ReviewDynamit

Band
MORTILLERY 
Kategorie
Dynamit 
Heft
RH #302 
Titel
Murder Death Kill 
Erscheinungsjahr
2012 
Note
8.0 

Napalm/Edel (42:35)
In Kanada erschien das Debüt dieser originellen, sehr eigenständigen Thrash-Band bereits letztes Jahr; nun ist es also auch in Europa problemlos erhältlich - und dreht nicht nur auf Jan Jaedikes Plattenteller eine Ehrenrunde nach der anderen. Sängerin Cara McCutchen kreischt nicht, grunzt nicht und jault nicht - sondern überzeugt mit der heute so selten gewordenen Mischung aus Power-Gesang und kehligem Bay-Area-Schreien, das auch gut auf frühe Legacy-Demos gepasst hätte. Dass sie trotzdem auch mal wie ein wildgewordener Stier losbrüllen kann, ist als willkommener Bonus zu sehen. Sehr souverän, die Lady!

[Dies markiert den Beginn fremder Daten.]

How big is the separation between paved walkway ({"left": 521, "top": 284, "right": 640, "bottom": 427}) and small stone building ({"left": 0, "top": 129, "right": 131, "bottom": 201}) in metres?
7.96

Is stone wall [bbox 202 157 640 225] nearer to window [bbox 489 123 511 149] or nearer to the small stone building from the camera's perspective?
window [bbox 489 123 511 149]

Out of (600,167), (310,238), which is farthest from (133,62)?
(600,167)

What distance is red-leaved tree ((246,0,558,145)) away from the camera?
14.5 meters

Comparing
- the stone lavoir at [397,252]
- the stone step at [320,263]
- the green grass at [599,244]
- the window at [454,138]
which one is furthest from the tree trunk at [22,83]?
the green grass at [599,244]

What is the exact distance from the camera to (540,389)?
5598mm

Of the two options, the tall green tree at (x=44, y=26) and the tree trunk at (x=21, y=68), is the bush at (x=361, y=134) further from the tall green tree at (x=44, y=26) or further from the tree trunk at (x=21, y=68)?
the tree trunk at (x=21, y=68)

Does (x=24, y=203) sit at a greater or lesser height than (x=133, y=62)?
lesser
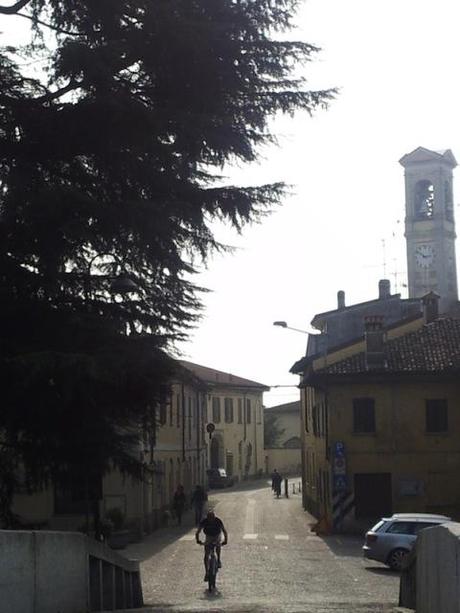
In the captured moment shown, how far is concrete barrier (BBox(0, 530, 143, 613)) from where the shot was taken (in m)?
11.2

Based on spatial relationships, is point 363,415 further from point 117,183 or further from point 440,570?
point 440,570

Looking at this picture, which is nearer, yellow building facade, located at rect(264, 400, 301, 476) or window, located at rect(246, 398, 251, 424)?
window, located at rect(246, 398, 251, 424)

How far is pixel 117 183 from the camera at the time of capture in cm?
1468

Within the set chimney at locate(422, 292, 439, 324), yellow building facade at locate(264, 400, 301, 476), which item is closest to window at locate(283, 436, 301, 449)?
yellow building facade at locate(264, 400, 301, 476)

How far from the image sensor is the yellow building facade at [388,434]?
4106 centimetres

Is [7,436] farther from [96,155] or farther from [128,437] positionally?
[96,155]

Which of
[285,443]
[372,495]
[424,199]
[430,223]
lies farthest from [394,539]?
[285,443]

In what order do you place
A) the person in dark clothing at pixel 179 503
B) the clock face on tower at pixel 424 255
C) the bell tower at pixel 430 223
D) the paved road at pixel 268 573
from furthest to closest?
the clock face on tower at pixel 424 255 → the bell tower at pixel 430 223 → the person in dark clothing at pixel 179 503 → the paved road at pixel 268 573

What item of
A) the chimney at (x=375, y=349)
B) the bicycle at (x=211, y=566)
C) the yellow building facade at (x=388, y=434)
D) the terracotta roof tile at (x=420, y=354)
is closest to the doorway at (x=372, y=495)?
the yellow building facade at (x=388, y=434)

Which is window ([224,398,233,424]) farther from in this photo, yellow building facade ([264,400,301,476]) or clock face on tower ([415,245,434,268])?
clock face on tower ([415,245,434,268])

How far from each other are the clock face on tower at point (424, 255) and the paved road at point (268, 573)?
37.1 meters

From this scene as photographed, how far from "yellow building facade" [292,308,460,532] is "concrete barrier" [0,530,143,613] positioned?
25149 mm

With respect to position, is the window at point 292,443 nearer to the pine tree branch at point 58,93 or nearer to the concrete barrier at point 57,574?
the concrete barrier at point 57,574

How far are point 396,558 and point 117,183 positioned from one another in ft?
53.3
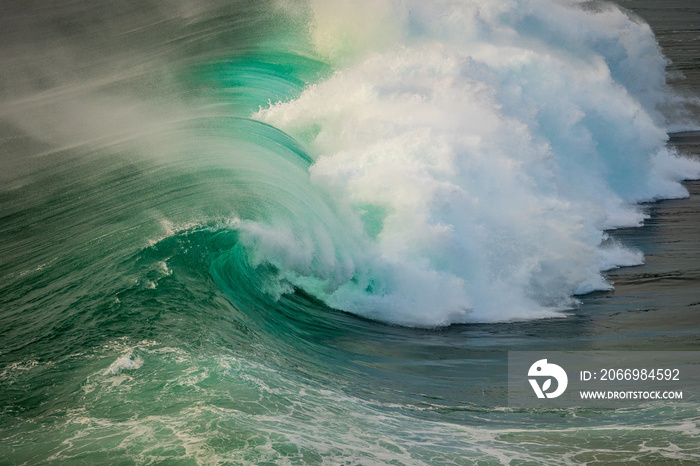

Und auch das Songwriting passt sich diesem hohen Niveau an: Sehr viel Energie und sehr viel Speed überschlagen sich mit packenden Gitarrenbreaks und gnadenlos voranpreschenden Drums, aber das Inferno artet nie in heilloses Chaos aus, weil MORTILLERY technisch ordentlich was auf der Pfanne haben. Manchmal fallen mir als Vergleich die US-Progressive-Thrasher Vektor ein, auch wenn MORTILLERY unterm Strich viel straighter loshacken. Wem die einen gefallen, der mag aber mit Sicherheit auch die anderen.